STF decidirá sobre indenização por férias de servidor público não gozadas
Pauta de julgamento 14 de junho de 2017.
Tema
1; Trata-se de recurso extraordinário, com fundamento do artigo 102, III, "a", da Constituição Federal, em face de acórdão da 1ª Turma Recursal Fazendária do Conselho Recursal dos Juizados Cíveis e Criminais do Estado do Rio de Janeiro que manteve sentença condenatória do recorrente "a conceder e transformar em pecúnia, na data da sua conversão, as férias não gozadas pela parte autora nos anos de 2004, 2005 e 2006, compensando-se eventual valor já recebido administrativamente". A decisão recorrida assentou que a pretensão se funda "no corolário fundamental de Direito, segundo o qual é vedado o enriquecimento sem causa". Afirma que, "se a lei assegura ao servidor o gozo remunerado de férias, o seu impedimento pela Administração a bem do serviço público deve ser indenizado, sob pena de locupletamento ilícito, violando-se, por conseguinte, o princípio da moralidade administrativa que deve nortear todos os atos praticados pela Administração".
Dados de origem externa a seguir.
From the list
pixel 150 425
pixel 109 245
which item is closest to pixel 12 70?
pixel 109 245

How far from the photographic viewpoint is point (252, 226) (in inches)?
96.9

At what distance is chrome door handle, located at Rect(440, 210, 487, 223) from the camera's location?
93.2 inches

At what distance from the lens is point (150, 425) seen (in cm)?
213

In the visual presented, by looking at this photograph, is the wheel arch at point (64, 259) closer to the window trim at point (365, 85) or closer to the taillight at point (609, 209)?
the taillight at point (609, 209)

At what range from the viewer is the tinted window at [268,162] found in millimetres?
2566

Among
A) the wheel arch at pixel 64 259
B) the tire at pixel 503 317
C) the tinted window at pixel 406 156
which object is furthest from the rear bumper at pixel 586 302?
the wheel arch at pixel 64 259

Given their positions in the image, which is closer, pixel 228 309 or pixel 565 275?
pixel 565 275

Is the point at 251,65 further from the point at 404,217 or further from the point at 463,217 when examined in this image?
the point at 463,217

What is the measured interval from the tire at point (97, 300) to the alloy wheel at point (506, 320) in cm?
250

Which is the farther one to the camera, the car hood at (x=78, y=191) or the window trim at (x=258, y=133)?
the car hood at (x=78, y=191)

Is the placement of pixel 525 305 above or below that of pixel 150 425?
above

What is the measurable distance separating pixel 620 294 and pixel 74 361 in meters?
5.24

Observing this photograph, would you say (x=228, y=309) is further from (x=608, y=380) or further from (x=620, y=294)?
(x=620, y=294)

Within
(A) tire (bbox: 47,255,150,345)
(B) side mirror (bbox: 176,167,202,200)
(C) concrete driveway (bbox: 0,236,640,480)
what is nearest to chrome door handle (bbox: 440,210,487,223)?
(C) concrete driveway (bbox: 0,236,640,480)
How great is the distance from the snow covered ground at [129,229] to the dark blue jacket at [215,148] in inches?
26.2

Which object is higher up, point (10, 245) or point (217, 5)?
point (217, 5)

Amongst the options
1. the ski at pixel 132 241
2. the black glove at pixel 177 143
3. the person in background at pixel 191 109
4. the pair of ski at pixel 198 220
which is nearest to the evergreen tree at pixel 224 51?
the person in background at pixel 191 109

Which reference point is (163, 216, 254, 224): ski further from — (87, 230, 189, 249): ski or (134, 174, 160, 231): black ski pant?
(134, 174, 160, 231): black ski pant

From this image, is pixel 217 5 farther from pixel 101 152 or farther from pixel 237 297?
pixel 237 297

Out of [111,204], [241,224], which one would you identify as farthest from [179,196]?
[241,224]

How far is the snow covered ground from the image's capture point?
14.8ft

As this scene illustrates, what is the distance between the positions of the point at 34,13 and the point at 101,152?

2. O recorrente alega ofensa aos artigos 2º: 37, caput; 61, parágrafo 1º, inciso II, alínea "a", e 169, todos da Constituição Federal. Sustenta, em síntese, "que em matéria de remuneração de servidores públicos vige o princípio da reserva legal absoluta", e que "o não pagamento da pecúnia encontra pleno apoio no sistema jurídico vigente, que não prevê, em norma jurídica válida e eficaz, essa modalidade", não se tratando, assim, de enriquecimento sem causa. Nessa linha, entende que a Administração não poderia conceder a conversão, em pecúnia, do pedido de férias ou licença não gozado, sob pena de praticar liberalidade ilegítima, à custa do erário". Conclui que "o deferimento da pecúnia no caso, à falta de norma jurídica válida que lhe dê suporte, ofenderia os princípios da legalidade e da separação de poderes".
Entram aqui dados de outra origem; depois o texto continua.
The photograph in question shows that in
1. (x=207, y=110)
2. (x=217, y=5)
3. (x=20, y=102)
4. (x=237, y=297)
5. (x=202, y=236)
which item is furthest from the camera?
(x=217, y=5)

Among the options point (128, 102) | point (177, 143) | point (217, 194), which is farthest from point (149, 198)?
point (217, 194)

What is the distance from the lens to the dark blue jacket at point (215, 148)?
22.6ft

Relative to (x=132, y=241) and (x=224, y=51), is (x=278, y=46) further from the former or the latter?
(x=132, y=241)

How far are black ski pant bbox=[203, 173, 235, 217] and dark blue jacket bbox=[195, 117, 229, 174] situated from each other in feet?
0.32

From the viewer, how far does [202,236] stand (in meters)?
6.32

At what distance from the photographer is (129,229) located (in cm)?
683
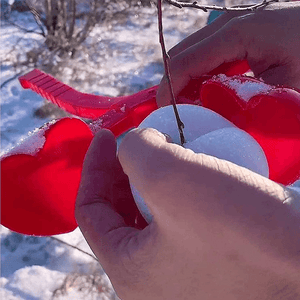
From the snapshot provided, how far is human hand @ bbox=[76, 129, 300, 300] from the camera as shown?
323mm

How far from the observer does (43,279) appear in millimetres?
1068

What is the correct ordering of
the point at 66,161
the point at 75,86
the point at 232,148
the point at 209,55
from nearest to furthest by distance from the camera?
the point at 232,148 → the point at 66,161 → the point at 209,55 → the point at 75,86

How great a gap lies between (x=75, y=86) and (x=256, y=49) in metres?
1.10

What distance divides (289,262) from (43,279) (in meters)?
0.88

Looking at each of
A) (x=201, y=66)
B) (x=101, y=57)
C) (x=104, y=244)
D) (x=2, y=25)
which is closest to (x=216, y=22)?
(x=201, y=66)

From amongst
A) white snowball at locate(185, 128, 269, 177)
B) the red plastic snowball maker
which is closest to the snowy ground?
the red plastic snowball maker

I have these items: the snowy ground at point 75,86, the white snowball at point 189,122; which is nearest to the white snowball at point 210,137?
the white snowball at point 189,122

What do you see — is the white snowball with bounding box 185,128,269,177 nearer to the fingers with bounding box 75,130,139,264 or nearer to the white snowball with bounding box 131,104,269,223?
the white snowball with bounding box 131,104,269,223

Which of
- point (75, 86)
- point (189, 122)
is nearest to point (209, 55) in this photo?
point (189, 122)

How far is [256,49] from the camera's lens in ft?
2.35

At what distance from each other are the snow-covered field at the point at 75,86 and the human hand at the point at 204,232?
72 cm

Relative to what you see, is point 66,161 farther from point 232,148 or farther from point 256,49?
point 256,49

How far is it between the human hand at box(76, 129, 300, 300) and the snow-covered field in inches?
28.4

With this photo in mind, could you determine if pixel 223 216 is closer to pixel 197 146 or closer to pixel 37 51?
pixel 197 146
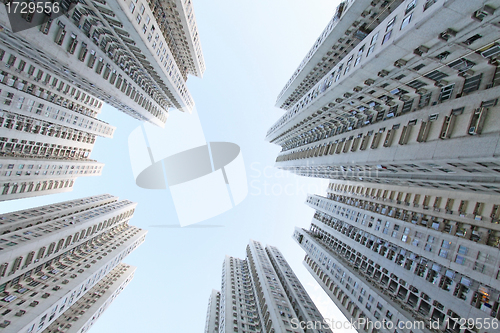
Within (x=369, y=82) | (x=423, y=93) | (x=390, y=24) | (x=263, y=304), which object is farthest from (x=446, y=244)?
(x=263, y=304)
3. O recorrido apresentou contrarrazões defendendo que "a Administração Pública falhou ao não colocar seu administrado em gozo de suas férias anuais, tendo assim que indenizá-lo, pois se não o fizer, estará o Estado se enriquecendo à custa do Autor, ou seja, um enriquecimento sem causa".
4. O Tribunal reconheceu a existência de repercussão geral da questão constitucional suscitada.
2.Tese
SERVIDOR PÚBLICO ATIVO. FÉRIAS NÃO GOZADAS POR INTERESSE DA ADMINISTRAÇÃO. CONVERSÃO EM PECÚNIA. CONSTITUIÇÃO FEDERAL, ARTIGOS 2º; 37, CAPUT; 61, PARÁGRAFO 1º, INCISO II, ALÍNEA "A"; E 169.
Saber se servidor público em atividade tem direito a converter em pecúnia férias que não foram gozadas por interesse da administração.
3.Informações
Processo incluído em pauta de julgamento publicada no DJE em 19/02/2016.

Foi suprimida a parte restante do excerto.